Required action: Please write out the entire listing below exactly, excluding its pictures.

Data to use:

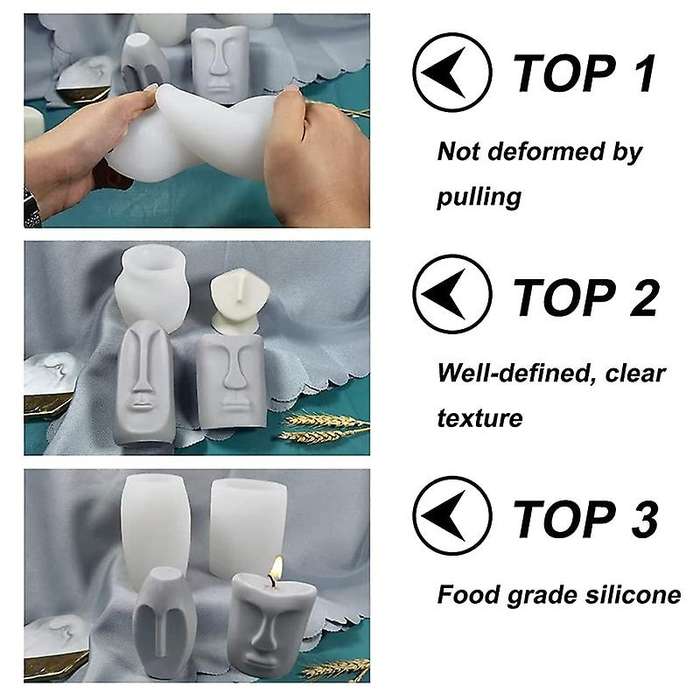 TOP 1

Not deformed by pulling

TOP 2

Well-defined, clear texture

TOP 3

Food grade silicone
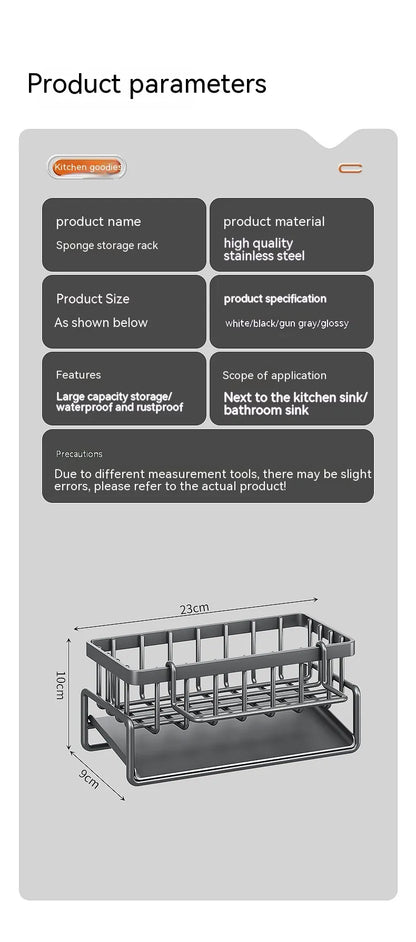 Product parameters

Kitchen goodies

product name
Sponge storage rack

product material
high quality stainless steel

Product Size
As shown below

product specification
white/black/gun gray/glossy

Features
Large capacity storage/ waterproof and rustproof

Scope of application
Next to the kitchen sink/ bathroom sink

Precautions
Due to different measurement tools, there may be slight errors, please refer to the actual product!

23cm
10cm
9cm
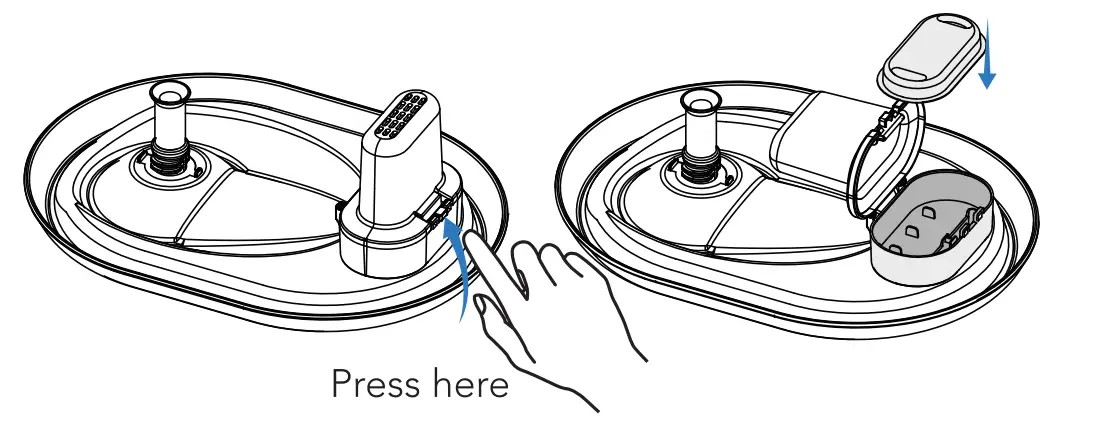 Press here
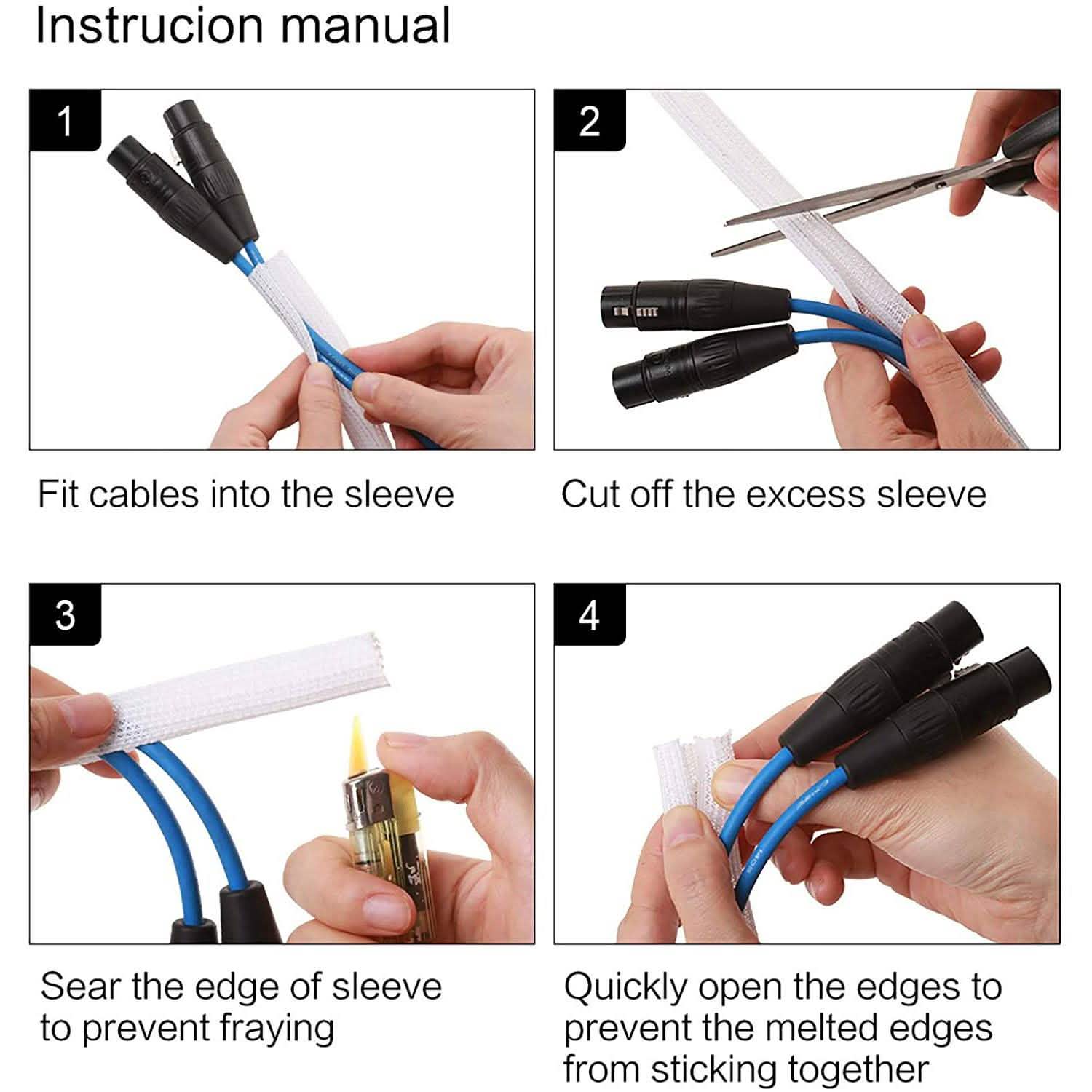 Instrucion manual

1

Fit cables into the sleeve

2

Cut off the excess sleeve

3

Sear the edge of sleeve to prevent fraying

4

Quickly open the edges to prevent the melted edges from sticking together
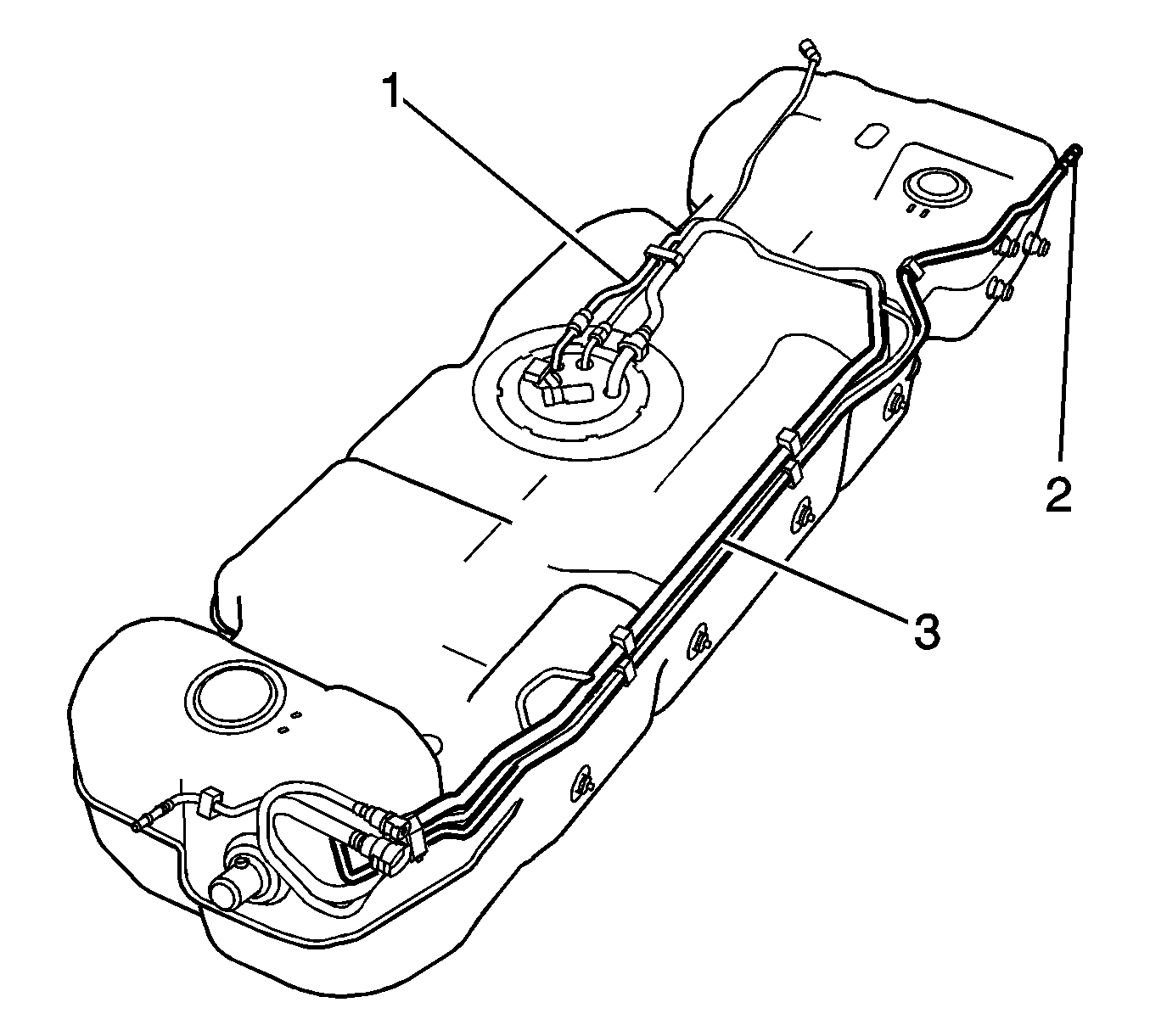 1
2
3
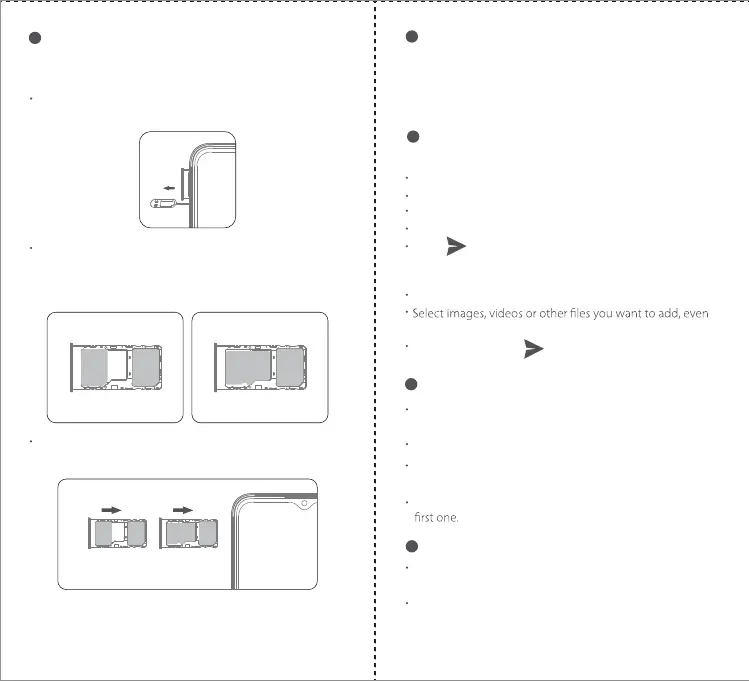 Select images, videos or other files you want to add, even

first one.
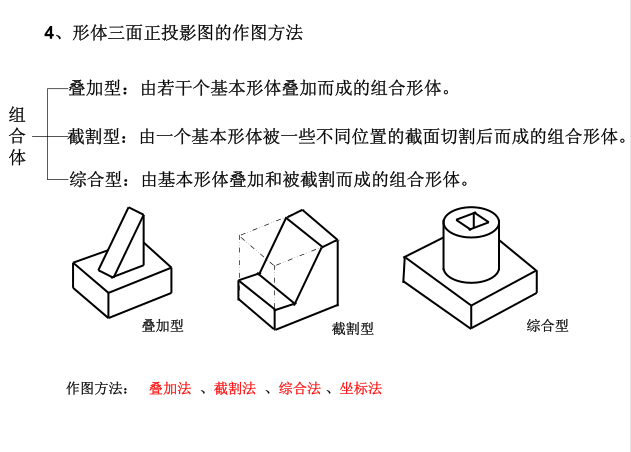 4、形体三面正投影图的作图方法

组合体

叠加型：由若干个基本形体叠加而成的组合形体。

截割型：由一个基本形体被一些不同位置的截面切割后而成的组合形体。

综合型：由基本形体叠加和被截割而成的组合形体。

叠加型

截割型

综合型

作图方法： 叠加法 、截割法 、综合法 、坐标法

Solution below:
 TOP 1

Not deformed by pulling

TOP 2

Well-defined, clear texture

TOP 3

Food grade silicone
 Product parameters

Kitchen goodies

product name
Sponge storage rack

product material
high quality stainless steel

Product Size
As shown below

product specification
white/black/gun gray/glossy

Features
Large capacity storage/ waterproof and rustproof

Scope of application
Next to the kitchen sink/ bathroom sink

Precautions
Due to different measurement tools, there may be slight errors, please refer to the actual product!

23cm
10cm
9cm
 Press here
 Instrucion manual

1

Fit cables into the sleeve

2

Cut off the excess sleeve

3

Sear the edge of sleeve to prevent fraying

4

Quickly open the edges to prevent the melted edges from sticking together
 1
2
3
 Select images, videos or other files you want to add, even

first one.
 4、形体三面正投影图的作图方法

组合体

叠加型：由若干个基本形体叠加而成的组合形体。

截割型：由一个基本形体被一些不同位置的截面切割后而成的组合形体。

综合型：由基本形体叠加和被截割而成的组合形体。

叠加型

截割型

综合型

作图方法： 叠加法 、截割法 、综合法 、坐标法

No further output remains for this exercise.